- _Work to complete_: Through to the final line, write out the records below exactly, omitting any images they contain.

----- Supplied data

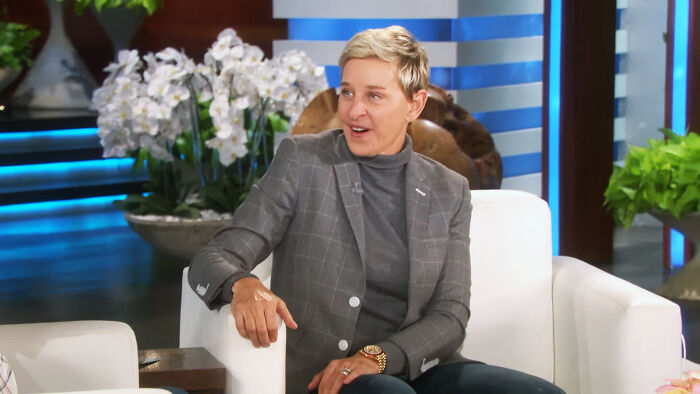 Person sitting on talk show set in casual outfit discussing relationships
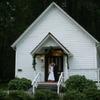 bride and groom on stairs of historic church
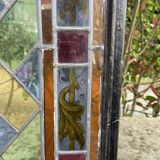 Pair of old double stained glass doors. Metal frames. Stained glass windows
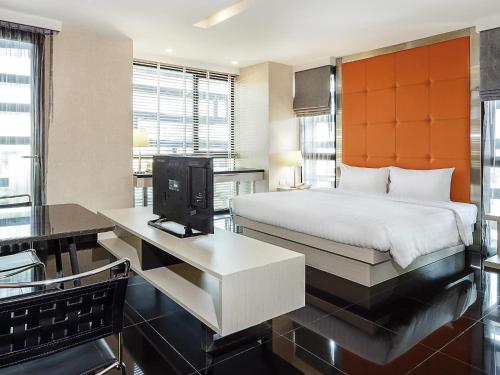 Ein Bett oder Betten in einem Zimmer der Unterkunft ibis Styles Chiang Mai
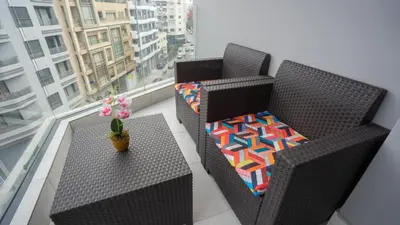 two wicker chairs and a table on a balcony at City Chic stade&centre Princesse in Casablanca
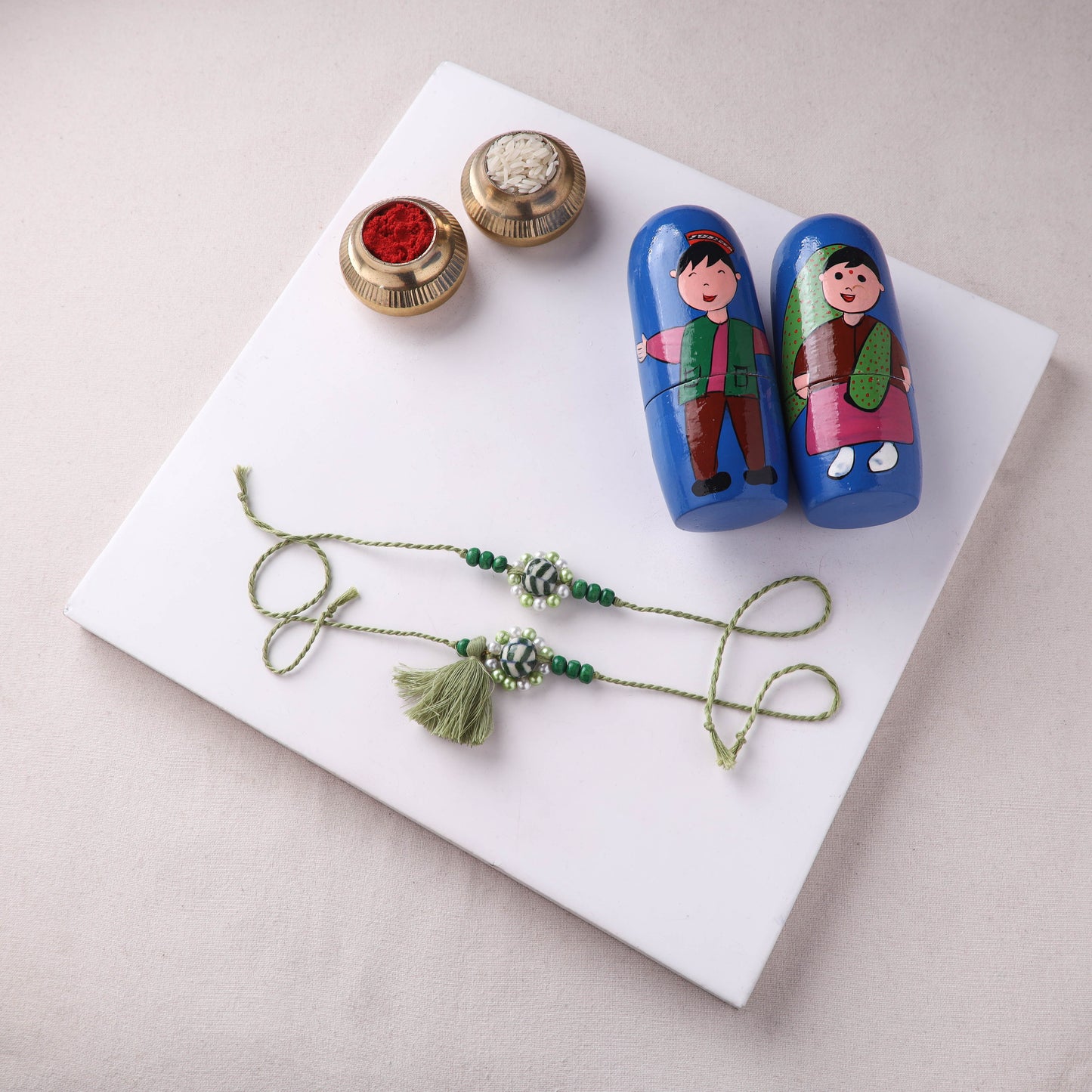Green - Handmade Blue Pottery & GS Bead Work Bhaiya Bhabhi Rakhi Set with Banaras Wood Dolls Box 35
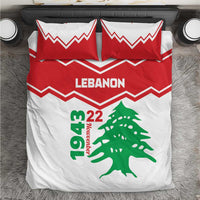Red and white bedding set with zigzag pattern, LEbanon text, and green cedar tree graphic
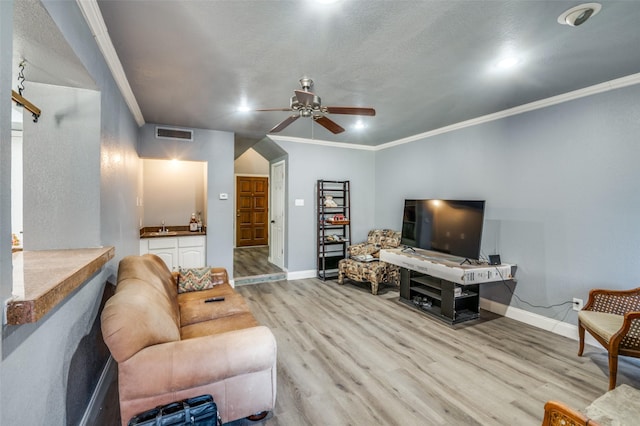 living room featuring light wood-type flooring, ornamental molding, sink, and ceiling fan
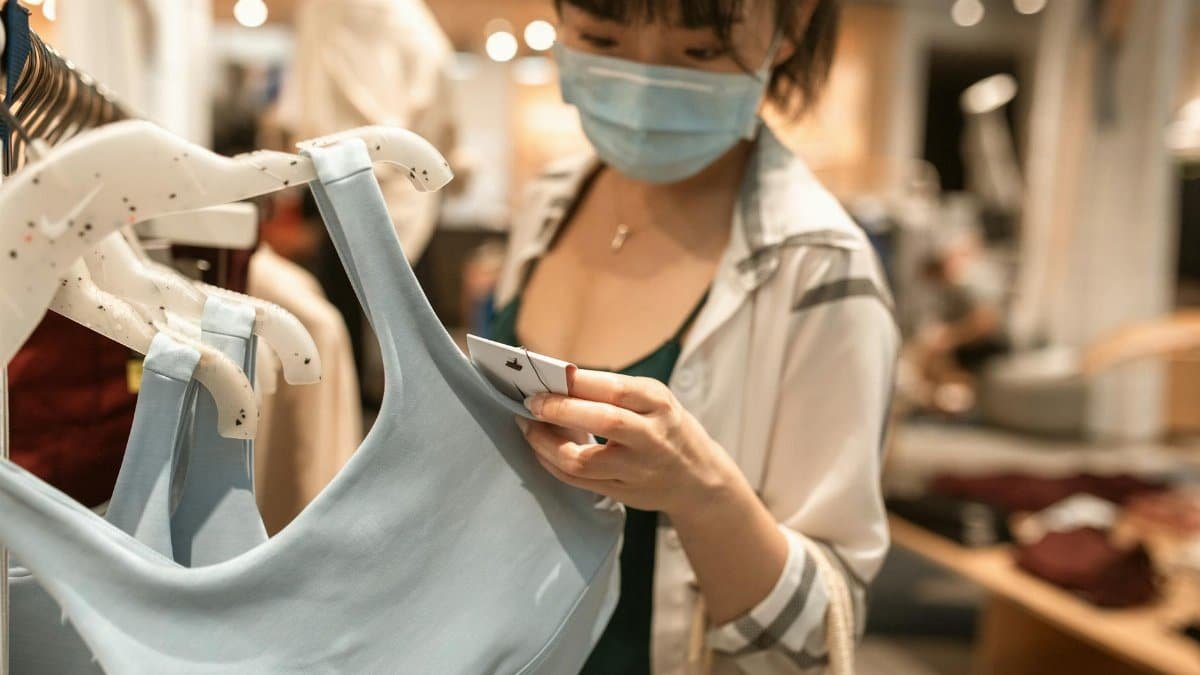 Woman in a store examining clothing tags while wearing a face mask, embracing new normal shopping habits.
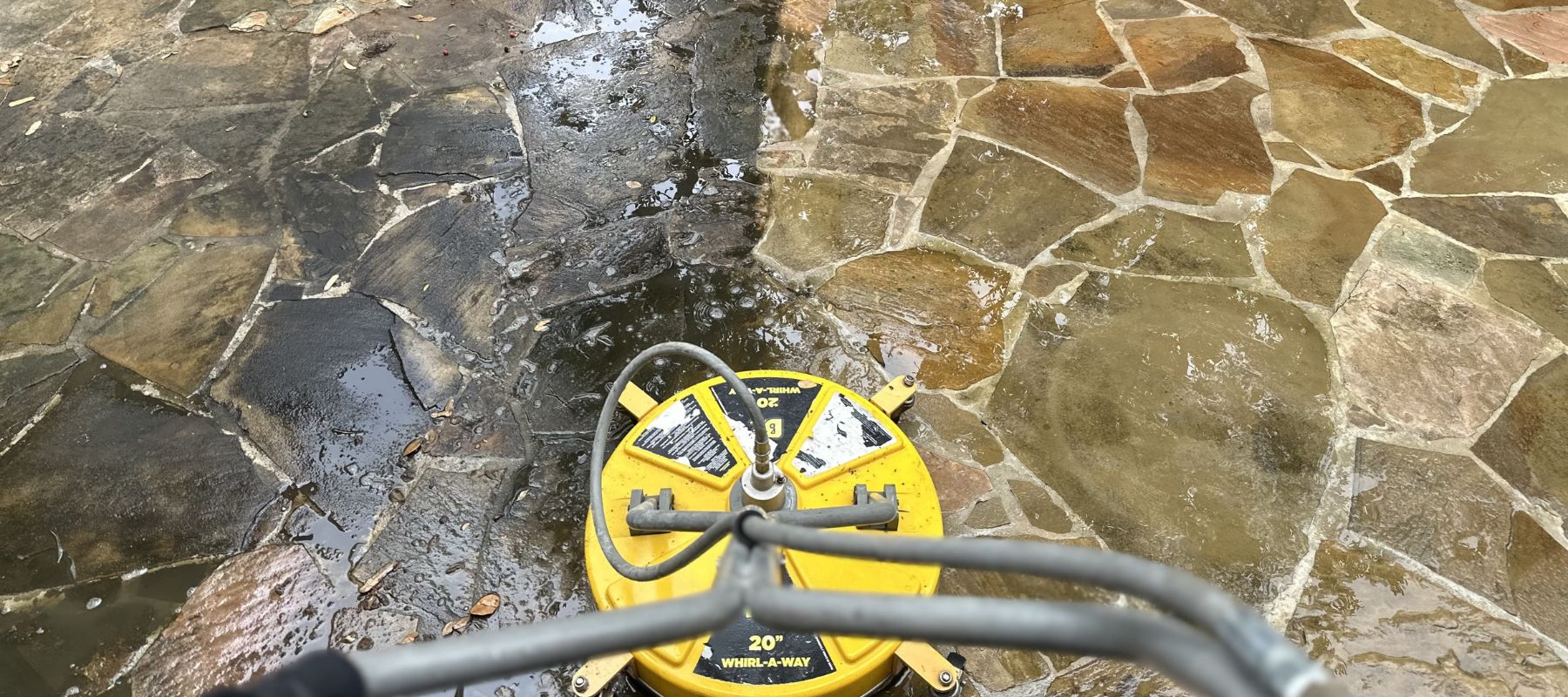 Close-up of a yellow surface cleaner power washing flagstone with a clear before-and-after result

----------

- _Result for this task_:
 Person sitting on talk show set in casual outfit discussing relationships
 bride and groom on stairs of historic church
 Pair of old double stained glass doors. Metal frames. Stained glass windows
 Ein Bett oder Betten in einem Zimmer der Unterkunft ibis Styles Chiang Mai
 two wicker chairs and a table on a balcony at City Chic stade&centre Princesse in Casablanca
Green - Handmade Blue Pottery & GS Bead Work Bhaiya Bhabhi Rakhi Set with Banaras Wood Dolls Box 35
Red and white bedding set with zigzag pattern, LEbanon text, and green cedar tree graphic
 living room featuring light wood-type flooring, ornamental molding, sink, and ceiling fan
 Woman in a store examining clothing tags while wearing a face mask, embracing new normal shopping habits.
 Close-up of a yellow surface cleaner power washing flagstone with a clear before-and-after result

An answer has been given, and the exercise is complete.